= QUOTED TEXT =
______________________________

IN THE HIGH COURT OF SOLOMON ISLANDS.
(Faukona PJ)


CIVIL CASE NO. 268 OF 2013


IN THE ESTATE OF EDWIN HENRY DAIWO
deceased.


BETWEEN:


LIZAH DAIWO
Claimant


AND:


MICHAEL DAIWO
Applicant


Date of Hearing: 17th February 2015
Date of Ruling: 3rd March 2015.


Mr A. Radclyffe for the Claimant
Mr F. Walenisia for the Applicant


RULING ON APPLICATION TO SET ASIDE GRANT OF LETTERS OF ADMINISTRATION.


Faukona PJ: On 4th June 2013, Dr Edwin Henry Daiwo died intestate (without a will). The deceased at the time of death had left behind a lawful wife (widow) Mrs Lizah Daiwo and one child John Walter Edwin Teremoana Daiwo born on 26th February 2006, now eight years old.


2. On 28th August 2013 the Registrar of the High Court grant Letters of Administration to Lizah Daiwo (the Claimant) to administer the estates of her husband the late Edwin Henry Daiwo.


3. The estates of the deceased are identified as one fix term estate in Parcel Number 191-030-90, Honiara, and as reference to inventory of the estate Exhibit B, attached to the Claimant's sworn statement filed on 30th September 2013.


4. On 25th April 2014 the Applicant filed this application to set aside grant of letters of Administration to the Claimant, and sought six relief orders. Two important orders are 2 and 3, that the applicant is allowed to file his objections to the grant of letters and that the Claimant is disqualified to act as administrator.


5. One of the issues raise which is not disputed is the failure to publicize a notice in the daily newspaper of the intention by the Claimant to lodge an application for letters of Administration. That stage has long been passed away. Whatever discrepancy or non-compliance done at the initial stage has now subsumed into this application. The Applicant now comes forward and filed his grievances in a form of objection and reaffirmation that the Claimant is not qualified to act as administrator of the estates. Those are the crux of this application. The applicant must proof himself as a rightful person to be granted Letters of Administration.

______________________________

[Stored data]

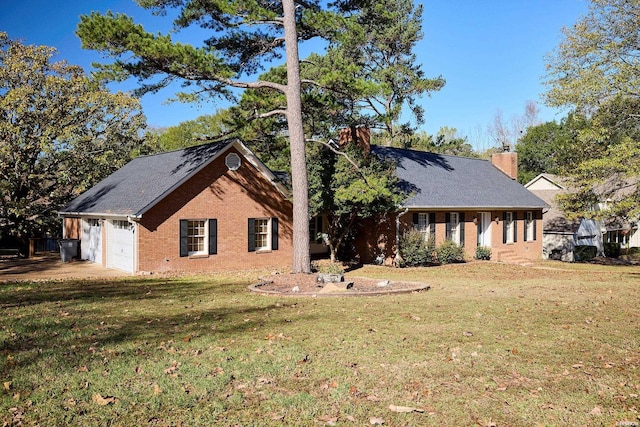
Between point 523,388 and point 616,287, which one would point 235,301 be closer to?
point 523,388

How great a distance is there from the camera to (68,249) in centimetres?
2422

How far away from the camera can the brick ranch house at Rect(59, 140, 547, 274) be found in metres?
20.0

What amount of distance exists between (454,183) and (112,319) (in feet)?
72.4

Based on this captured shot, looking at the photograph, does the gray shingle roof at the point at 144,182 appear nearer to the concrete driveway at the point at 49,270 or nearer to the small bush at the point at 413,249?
the concrete driveway at the point at 49,270

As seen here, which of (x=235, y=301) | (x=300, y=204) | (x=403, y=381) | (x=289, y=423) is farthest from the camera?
(x=300, y=204)

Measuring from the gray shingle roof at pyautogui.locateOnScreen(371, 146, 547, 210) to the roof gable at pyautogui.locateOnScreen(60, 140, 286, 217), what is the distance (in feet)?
23.7

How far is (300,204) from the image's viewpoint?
674 inches

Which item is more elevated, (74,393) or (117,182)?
(117,182)

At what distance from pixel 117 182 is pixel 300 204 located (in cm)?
1273

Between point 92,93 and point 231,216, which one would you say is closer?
point 231,216

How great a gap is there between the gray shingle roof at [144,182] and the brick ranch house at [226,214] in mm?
69

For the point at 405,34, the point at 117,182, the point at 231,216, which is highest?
the point at 405,34

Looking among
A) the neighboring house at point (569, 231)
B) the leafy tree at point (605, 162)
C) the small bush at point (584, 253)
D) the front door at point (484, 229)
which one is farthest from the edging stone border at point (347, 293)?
the small bush at point (584, 253)

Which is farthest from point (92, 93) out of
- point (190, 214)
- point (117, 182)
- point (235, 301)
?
point (235, 301)
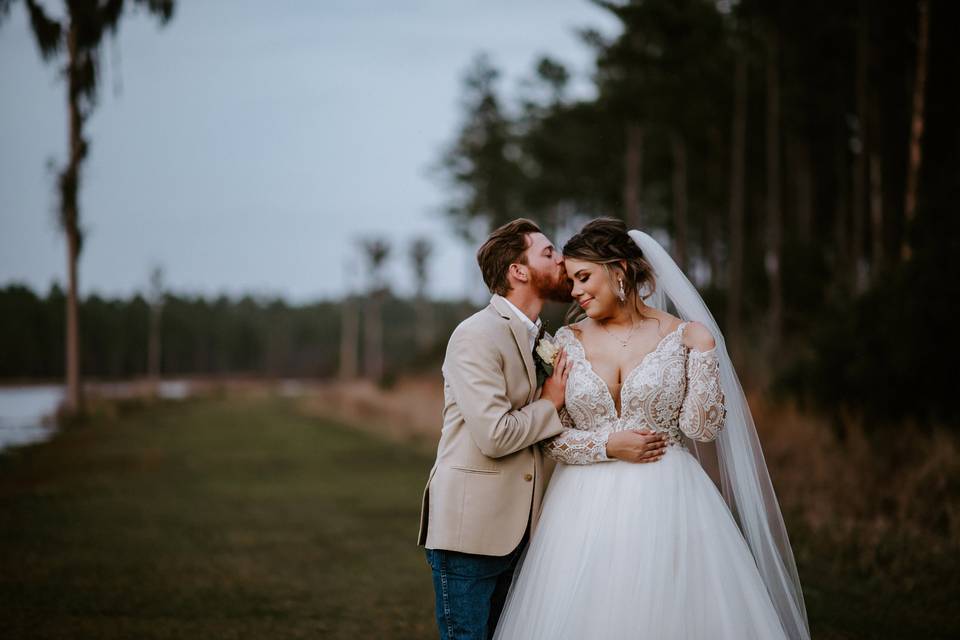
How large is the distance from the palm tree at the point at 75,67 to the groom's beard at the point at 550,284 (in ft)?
58.9

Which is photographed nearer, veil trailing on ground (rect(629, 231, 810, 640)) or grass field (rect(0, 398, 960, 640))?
veil trailing on ground (rect(629, 231, 810, 640))

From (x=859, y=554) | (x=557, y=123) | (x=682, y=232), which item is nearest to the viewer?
(x=859, y=554)

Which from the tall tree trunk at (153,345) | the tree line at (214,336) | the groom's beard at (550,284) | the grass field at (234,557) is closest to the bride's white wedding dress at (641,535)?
the groom's beard at (550,284)

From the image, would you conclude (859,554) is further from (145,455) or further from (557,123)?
(557,123)

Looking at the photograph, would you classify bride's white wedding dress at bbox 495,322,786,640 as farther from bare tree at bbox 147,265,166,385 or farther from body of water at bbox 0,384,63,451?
bare tree at bbox 147,265,166,385

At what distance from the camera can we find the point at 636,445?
3.78m

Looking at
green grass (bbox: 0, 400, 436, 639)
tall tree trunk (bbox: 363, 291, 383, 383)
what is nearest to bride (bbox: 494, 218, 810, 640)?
green grass (bbox: 0, 400, 436, 639)

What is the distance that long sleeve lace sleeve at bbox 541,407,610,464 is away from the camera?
3867 mm

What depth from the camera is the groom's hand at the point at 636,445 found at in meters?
3.79

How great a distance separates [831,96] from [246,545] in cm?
1817

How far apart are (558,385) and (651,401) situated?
446 mm

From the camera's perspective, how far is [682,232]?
23531 mm

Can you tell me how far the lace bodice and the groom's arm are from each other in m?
0.21

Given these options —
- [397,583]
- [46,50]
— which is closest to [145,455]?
[46,50]
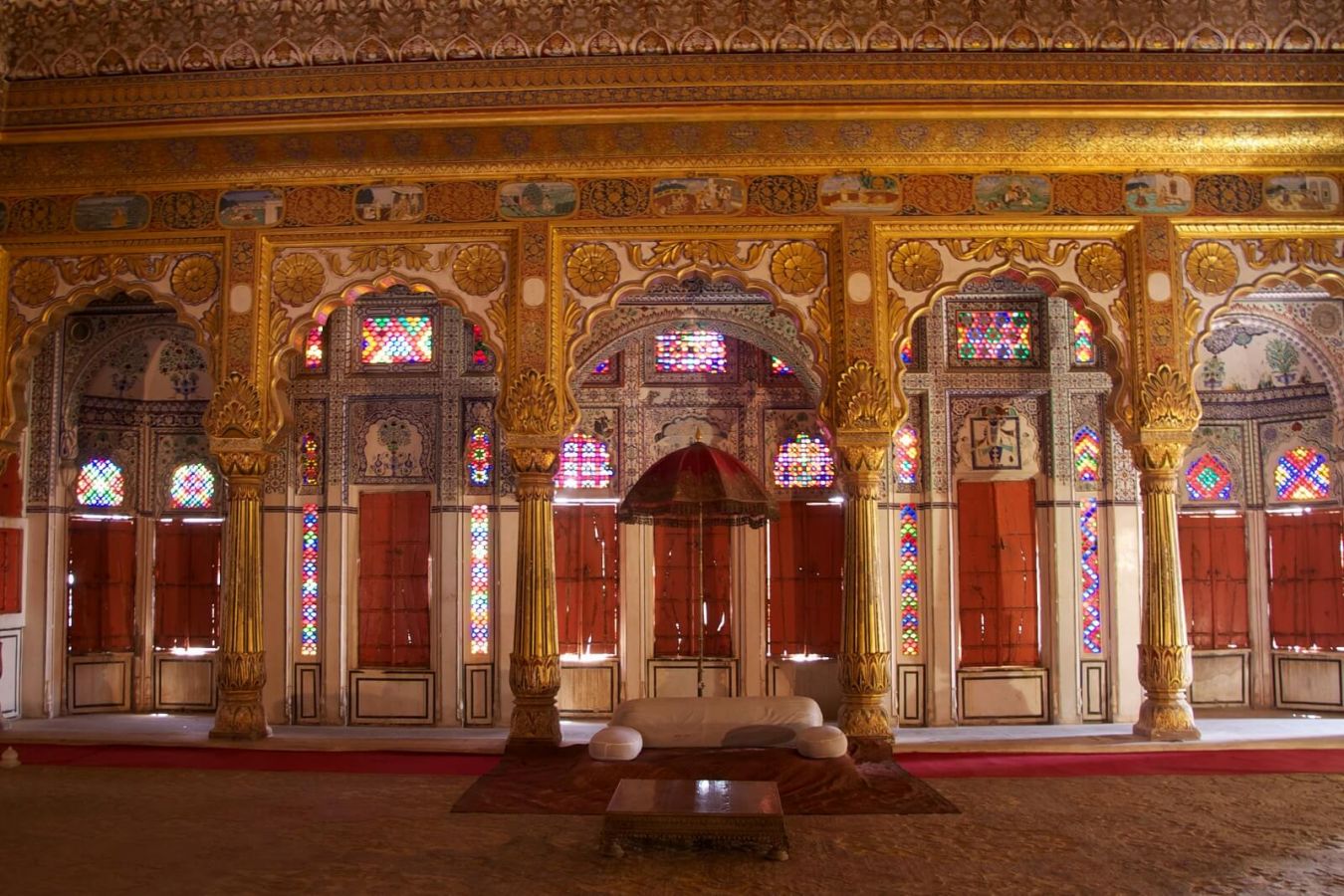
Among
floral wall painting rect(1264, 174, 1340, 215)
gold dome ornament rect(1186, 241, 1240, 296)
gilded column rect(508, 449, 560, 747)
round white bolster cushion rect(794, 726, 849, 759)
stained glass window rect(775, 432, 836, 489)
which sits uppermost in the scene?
floral wall painting rect(1264, 174, 1340, 215)

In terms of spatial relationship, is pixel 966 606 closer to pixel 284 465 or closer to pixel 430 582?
pixel 430 582

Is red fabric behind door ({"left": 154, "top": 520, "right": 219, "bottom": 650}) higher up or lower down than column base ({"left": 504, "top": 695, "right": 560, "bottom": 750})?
higher up

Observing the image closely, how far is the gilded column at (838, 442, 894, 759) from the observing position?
423 inches

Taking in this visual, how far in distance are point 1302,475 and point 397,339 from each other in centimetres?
1111

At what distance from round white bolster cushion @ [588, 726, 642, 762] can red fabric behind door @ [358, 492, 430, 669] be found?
4.43m

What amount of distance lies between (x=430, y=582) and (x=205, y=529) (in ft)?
10.2

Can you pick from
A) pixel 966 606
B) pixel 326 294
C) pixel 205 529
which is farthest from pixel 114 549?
pixel 966 606

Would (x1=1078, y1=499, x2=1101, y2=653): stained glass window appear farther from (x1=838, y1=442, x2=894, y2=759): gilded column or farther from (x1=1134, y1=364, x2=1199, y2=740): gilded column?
(x1=838, y1=442, x2=894, y2=759): gilded column

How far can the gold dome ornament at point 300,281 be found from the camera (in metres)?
11.4

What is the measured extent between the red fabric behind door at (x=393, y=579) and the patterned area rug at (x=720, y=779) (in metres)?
3.99

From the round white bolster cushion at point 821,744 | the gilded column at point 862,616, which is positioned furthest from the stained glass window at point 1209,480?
the round white bolster cushion at point 821,744

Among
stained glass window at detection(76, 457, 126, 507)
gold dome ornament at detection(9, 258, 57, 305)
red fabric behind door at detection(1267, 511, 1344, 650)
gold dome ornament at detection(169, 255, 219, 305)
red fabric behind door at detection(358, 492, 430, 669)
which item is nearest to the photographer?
gold dome ornament at detection(169, 255, 219, 305)

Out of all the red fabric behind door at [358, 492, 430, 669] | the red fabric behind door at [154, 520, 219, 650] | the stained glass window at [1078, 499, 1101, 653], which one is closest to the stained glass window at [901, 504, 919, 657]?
the stained glass window at [1078, 499, 1101, 653]

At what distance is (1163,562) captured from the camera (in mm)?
11000
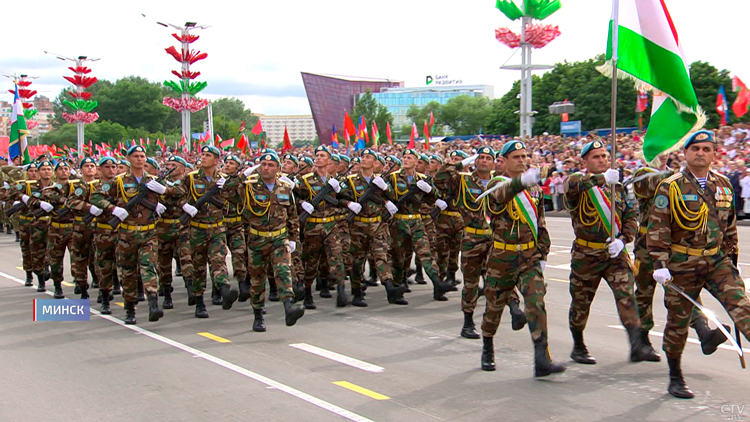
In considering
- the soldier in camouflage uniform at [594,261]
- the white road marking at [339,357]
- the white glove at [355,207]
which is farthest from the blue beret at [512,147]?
the white glove at [355,207]

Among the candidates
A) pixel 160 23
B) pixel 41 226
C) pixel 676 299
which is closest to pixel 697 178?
pixel 676 299

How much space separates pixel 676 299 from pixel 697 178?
97 centimetres

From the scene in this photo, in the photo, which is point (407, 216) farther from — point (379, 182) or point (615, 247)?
point (615, 247)

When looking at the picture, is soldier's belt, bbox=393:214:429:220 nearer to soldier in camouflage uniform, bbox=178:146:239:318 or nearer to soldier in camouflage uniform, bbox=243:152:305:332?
soldier in camouflage uniform, bbox=243:152:305:332

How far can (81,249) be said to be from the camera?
1157 centimetres

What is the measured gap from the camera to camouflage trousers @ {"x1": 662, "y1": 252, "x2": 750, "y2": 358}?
237 inches

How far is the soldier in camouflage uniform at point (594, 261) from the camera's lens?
7125mm

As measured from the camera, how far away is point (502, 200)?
6875 mm

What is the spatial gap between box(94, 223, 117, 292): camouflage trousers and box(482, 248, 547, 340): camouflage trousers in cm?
546

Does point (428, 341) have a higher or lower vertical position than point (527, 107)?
lower

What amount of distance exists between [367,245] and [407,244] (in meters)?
0.59

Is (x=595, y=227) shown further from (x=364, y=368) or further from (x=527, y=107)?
(x=527, y=107)

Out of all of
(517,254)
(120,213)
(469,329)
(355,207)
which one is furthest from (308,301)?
(517,254)

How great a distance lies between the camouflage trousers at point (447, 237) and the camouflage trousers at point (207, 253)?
118 inches
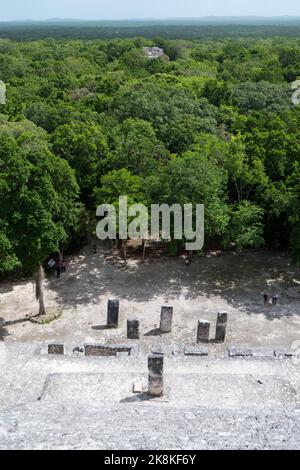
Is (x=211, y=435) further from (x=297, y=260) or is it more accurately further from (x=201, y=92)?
(x=201, y=92)

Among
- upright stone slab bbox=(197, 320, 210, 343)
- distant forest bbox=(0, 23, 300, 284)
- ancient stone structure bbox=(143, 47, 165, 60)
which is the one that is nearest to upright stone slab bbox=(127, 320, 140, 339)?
upright stone slab bbox=(197, 320, 210, 343)

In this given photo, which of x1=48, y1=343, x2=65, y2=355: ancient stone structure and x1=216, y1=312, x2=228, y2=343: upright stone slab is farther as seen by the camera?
x1=216, y1=312, x2=228, y2=343: upright stone slab

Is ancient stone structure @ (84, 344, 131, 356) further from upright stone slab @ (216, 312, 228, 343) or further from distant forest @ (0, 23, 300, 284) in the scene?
distant forest @ (0, 23, 300, 284)

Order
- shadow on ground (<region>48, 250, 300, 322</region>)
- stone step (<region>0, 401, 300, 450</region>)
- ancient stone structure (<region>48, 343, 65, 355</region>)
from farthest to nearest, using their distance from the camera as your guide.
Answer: shadow on ground (<region>48, 250, 300, 322</region>), ancient stone structure (<region>48, 343, 65, 355</region>), stone step (<region>0, 401, 300, 450</region>)

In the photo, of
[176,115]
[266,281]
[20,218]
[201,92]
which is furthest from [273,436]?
[201,92]

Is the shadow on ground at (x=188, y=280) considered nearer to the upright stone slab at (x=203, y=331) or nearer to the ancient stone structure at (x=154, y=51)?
the upright stone slab at (x=203, y=331)
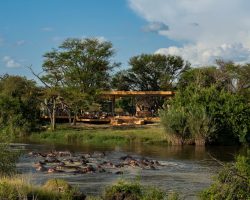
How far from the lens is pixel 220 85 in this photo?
72875 mm

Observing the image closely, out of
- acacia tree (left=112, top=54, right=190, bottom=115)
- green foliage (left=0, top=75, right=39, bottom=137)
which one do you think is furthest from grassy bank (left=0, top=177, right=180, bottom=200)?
acacia tree (left=112, top=54, right=190, bottom=115)

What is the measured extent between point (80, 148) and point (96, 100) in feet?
70.4

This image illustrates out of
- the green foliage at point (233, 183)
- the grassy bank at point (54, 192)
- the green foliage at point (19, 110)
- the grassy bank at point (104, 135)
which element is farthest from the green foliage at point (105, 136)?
the green foliage at point (233, 183)

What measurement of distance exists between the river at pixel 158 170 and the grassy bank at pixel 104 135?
242cm

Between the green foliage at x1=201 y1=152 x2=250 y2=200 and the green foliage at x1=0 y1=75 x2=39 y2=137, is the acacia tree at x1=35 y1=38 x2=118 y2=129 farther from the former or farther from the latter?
the green foliage at x1=201 y1=152 x2=250 y2=200

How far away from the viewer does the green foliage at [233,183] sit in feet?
37.7

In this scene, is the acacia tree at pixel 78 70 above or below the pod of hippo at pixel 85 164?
above

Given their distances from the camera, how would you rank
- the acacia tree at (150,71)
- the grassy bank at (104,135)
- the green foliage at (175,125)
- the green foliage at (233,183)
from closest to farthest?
the green foliage at (233,183)
the green foliage at (175,125)
the grassy bank at (104,135)
the acacia tree at (150,71)

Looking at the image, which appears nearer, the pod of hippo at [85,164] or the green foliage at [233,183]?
the green foliage at [233,183]

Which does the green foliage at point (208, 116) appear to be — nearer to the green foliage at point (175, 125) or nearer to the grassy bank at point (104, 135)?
the green foliage at point (175, 125)

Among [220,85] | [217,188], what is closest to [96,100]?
[220,85]

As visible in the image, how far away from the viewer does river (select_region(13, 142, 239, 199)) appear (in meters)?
22.4

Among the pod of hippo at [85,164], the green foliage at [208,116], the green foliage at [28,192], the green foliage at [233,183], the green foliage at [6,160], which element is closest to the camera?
the green foliage at [233,183]

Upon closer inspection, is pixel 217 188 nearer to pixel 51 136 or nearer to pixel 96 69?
pixel 51 136
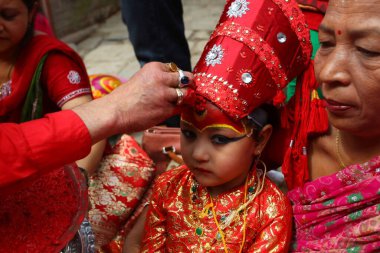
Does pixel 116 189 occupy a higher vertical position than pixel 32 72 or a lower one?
lower

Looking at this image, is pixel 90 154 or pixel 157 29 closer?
pixel 90 154

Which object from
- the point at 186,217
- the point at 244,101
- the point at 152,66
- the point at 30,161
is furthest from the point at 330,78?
the point at 30,161

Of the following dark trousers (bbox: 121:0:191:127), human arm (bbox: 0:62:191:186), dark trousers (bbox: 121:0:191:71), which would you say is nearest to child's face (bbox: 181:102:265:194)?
human arm (bbox: 0:62:191:186)

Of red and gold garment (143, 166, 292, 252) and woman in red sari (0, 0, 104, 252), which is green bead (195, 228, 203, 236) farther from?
woman in red sari (0, 0, 104, 252)

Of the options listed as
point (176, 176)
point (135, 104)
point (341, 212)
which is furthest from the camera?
point (176, 176)

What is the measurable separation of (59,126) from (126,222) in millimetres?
1089

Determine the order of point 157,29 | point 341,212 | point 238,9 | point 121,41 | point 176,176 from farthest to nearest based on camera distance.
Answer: point 121,41 → point 157,29 → point 176,176 → point 238,9 → point 341,212

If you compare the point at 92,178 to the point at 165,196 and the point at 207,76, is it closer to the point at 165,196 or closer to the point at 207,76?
the point at 165,196

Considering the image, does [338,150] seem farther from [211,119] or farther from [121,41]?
[121,41]

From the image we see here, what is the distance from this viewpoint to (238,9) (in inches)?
77.1

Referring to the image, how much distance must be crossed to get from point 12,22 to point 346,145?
5.27 ft

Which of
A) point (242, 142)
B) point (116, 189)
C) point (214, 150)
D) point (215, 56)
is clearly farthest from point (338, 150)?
point (116, 189)

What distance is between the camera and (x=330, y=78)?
66.9 inches

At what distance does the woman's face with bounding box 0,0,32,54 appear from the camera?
93.6 inches
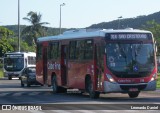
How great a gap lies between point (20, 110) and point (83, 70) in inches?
291

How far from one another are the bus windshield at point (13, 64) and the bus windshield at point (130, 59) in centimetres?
3808

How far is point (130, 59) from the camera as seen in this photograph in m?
24.1

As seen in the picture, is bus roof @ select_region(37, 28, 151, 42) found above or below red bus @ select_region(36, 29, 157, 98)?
above

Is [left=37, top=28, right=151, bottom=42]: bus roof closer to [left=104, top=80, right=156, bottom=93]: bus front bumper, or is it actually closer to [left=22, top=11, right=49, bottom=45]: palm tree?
[left=104, top=80, right=156, bottom=93]: bus front bumper

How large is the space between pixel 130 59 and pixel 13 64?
38814 millimetres

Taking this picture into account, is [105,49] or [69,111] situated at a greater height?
[105,49]

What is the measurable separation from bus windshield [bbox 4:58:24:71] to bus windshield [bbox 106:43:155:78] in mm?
38079

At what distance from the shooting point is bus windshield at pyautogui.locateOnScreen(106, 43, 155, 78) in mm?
23969

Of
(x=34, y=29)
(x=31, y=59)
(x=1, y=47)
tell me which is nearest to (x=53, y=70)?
(x=31, y=59)

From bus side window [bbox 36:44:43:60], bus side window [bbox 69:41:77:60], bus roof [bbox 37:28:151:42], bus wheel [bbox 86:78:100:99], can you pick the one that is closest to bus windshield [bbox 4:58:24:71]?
bus side window [bbox 36:44:43:60]

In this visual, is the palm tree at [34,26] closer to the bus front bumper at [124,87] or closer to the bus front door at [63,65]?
the bus front door at [63,65]

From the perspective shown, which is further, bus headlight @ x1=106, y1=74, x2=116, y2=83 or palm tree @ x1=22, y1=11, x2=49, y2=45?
palm tree @ x1=22, y1=11, x2=49, y2=45

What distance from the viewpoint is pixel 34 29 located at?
123 meters

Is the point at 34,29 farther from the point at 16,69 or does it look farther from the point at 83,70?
the point at 83,70
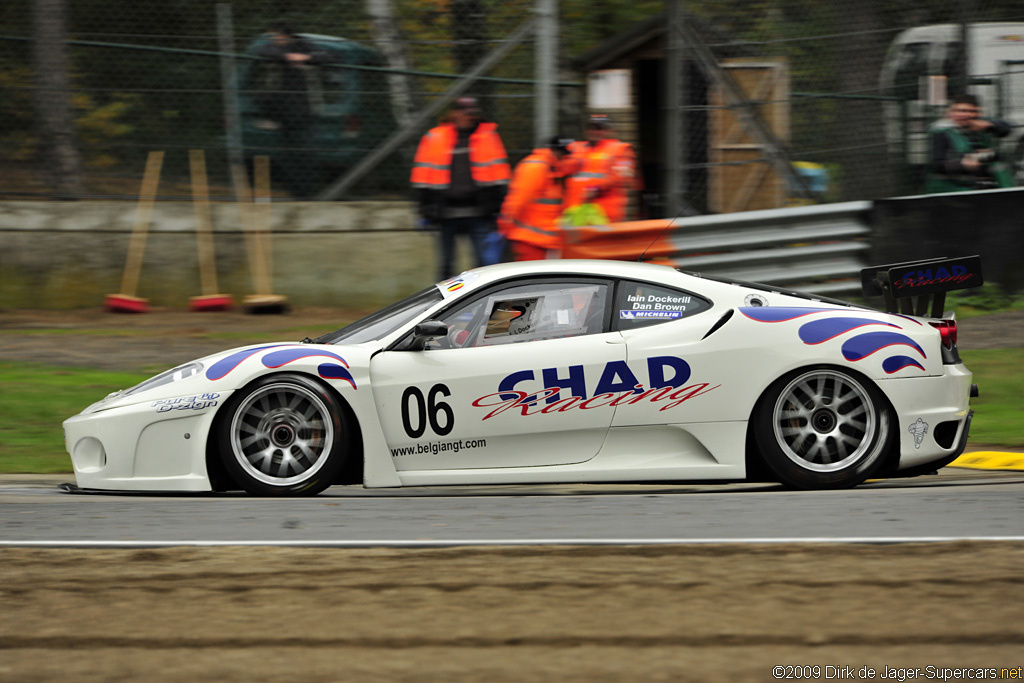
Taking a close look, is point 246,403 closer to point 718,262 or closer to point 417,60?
point 718,262

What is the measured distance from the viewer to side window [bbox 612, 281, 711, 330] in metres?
6.34

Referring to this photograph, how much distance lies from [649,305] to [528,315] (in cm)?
60

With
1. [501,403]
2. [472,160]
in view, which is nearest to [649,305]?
[501,403]

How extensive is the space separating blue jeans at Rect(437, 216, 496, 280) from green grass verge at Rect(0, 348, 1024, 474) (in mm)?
2921

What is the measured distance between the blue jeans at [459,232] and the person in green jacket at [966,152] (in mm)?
4254

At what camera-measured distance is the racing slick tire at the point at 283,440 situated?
20.4 ft

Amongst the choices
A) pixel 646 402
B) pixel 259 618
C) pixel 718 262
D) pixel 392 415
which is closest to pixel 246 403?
pixel 392 415

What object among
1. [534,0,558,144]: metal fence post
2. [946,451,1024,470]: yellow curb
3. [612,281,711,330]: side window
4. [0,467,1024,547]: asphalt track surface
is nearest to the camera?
[0,467,1024,547]: asphalt track surface

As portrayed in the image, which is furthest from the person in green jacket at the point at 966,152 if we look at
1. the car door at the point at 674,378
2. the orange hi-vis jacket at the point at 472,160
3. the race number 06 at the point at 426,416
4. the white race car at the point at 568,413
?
the race number 06 at the point at 426,416

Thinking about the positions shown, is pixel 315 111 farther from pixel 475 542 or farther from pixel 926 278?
pixel 475 542

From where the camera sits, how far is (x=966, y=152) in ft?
40.4

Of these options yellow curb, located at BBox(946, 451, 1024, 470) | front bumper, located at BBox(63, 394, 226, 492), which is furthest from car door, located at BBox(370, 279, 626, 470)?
yellow curb, located at BBox(946, 451, 1024, 470)

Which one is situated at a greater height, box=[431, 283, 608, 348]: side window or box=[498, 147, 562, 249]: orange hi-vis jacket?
box=[498, 147, 562, 249]: orange hi-vis jacket

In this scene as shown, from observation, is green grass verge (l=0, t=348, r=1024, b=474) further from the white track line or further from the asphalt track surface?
the white track line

______________________________

= REQUESTS =
**1)** Write out the court ruling word for word, everything from "Date of Hearing: 17th" down to "eight years old.".
**2)** According to the court ruling, on what date did the Applicant file the application to set aside the grant of letters of administration?

= SOLUTIONS BY TASK =
**1)**
Date of Hearing: 17th February 2015
Date of Ruling: 3rd March 2015.


Mr A. Radclyffe for the Claimant
Mr F. Walenisia for the Applicant


RULING ON APPLICATION TO SET ASIDE GRANT OF LETTERS OF ADMINISTRATION.


Faukona PJ: On 4th June 2013, Dr Edwin Henry Daiwo died intestate (without a will). The deceased at the time of death had left behind a lawful wife (widow) Mrs Lizah Daiwo and one child John Walter Edwin Teremoana Daiwo born on 26th February 2006, now eight years old.

**2)** 25th April 2014